More than 25% of the US population comprises of millennials, and their numbers have swelled over to 76 million. Not only this, but they are also the largest and the most influential generation in history.
They are also known as the “me” generation; however, wrongly labeled as lethargic, moody, and indecisive. Irrespective of their work pattern, millennials earn 20% less than what their parents and grandparents earned at this age.
Despite low income, they have the most substantial buying power and, therefore, constantly bombarded with ads and marketing stuff. Although millennials tend to spend a lot of money — they are more willing to rent products and services instead of buying. This is why millennials tend to own lesser property than their previous generations.
Although buying a home seems lucrative. You get to build equity, enjoy the tax reduction, and accomplish a major milestone. But even then, millennials are more likely to rent the property — according to a 2017 Pew Research.

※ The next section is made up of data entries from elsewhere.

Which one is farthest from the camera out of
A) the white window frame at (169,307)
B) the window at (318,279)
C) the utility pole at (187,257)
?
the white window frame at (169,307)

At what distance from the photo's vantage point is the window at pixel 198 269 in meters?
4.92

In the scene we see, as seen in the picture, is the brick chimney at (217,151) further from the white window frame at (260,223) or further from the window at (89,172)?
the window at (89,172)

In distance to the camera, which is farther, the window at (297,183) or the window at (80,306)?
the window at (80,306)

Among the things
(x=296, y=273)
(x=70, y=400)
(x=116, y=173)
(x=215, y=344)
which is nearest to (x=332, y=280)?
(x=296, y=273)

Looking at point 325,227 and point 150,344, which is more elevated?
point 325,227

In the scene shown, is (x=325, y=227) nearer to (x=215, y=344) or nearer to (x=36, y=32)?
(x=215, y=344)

But do you know, they pay a significantly higher rent rate than the cohorts in the previous generation? There are three significant reasons for it:
- The Lingering Effects of 2008-2009 Recession
- Delayed Settlement Plans
- The Division of Housing Market
Why Long-Term Rentals is the Best Bet?
This futuristic generation has entered the worst real estate market for the past 50 years. But many real estate marketers are persuading millennials to make the big leap. However, the tradeoff is not easy for many Americans as it could easily turn into a financial nightmare, if not planned properly.
Here are a few reasons why millennials should rely on long-term rental plans rather than make the ultimate purchase.

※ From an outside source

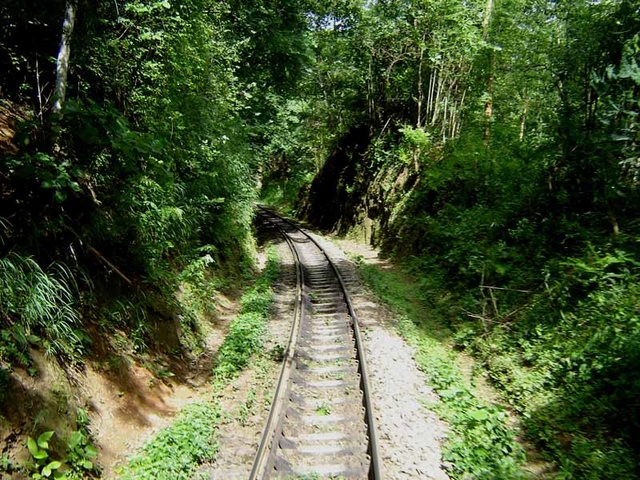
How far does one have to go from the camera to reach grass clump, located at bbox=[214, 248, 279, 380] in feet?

Millennials are Late Settlers
Source:: Pew Research Center
A 2013 Gallup study points out that millennials tend to get married and settle down late. Their family goals are quite delayed as they take the time to discover what they want from life.

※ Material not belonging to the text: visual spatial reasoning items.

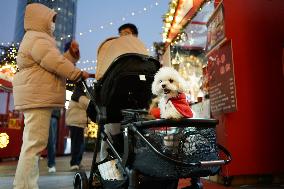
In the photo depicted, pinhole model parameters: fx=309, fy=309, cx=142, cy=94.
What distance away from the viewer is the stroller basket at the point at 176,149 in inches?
69.1

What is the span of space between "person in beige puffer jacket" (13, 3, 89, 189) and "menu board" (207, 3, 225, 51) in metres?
1.79

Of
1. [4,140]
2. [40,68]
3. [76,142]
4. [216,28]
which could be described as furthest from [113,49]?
[4,140]

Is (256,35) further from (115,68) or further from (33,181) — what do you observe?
(33,181)

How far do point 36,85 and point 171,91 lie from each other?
141 cm

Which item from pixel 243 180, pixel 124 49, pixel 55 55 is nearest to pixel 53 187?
pixel 55 55

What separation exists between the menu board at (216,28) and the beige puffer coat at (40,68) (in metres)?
1.84

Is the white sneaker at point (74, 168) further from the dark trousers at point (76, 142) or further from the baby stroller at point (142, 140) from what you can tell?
the baby stroller at point (142, 140)

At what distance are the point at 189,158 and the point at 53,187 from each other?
234 centimetres

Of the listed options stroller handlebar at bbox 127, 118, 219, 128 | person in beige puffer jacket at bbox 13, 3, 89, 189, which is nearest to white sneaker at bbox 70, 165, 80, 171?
person in beige puffer jacket at bbox 13, 3, 89, 189

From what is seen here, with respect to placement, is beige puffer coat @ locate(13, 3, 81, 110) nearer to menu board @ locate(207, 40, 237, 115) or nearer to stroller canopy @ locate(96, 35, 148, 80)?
stroller canopy @ locate(96, 35, 148, 80)

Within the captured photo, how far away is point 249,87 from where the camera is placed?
3.57m

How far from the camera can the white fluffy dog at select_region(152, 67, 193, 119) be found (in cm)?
199

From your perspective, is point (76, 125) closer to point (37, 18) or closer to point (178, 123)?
point (37, 18)

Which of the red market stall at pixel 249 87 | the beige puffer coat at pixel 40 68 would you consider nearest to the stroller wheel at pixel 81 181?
the beige puffer coat at pixel 40 68
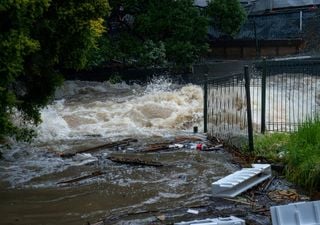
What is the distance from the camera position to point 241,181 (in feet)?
25.1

Making lifelong commitments to a particular lifestyle creates less pressure for them, thus reducing the need for buying a home. They have an unstable lifestyle and ambiguous career paths, which asks for constant traveling and relocation. If they are not bound to spend 10-20 years at the same place, buying a home is not a great idea.
Unaffordable Investment
The cost of a house is 13 times more than that of typical American earnings. The most defining factor is that the homes available for sale are well below the numbers required to maintain the balance in the market. Thus, it is not safe to enter the bidding war for buying the property.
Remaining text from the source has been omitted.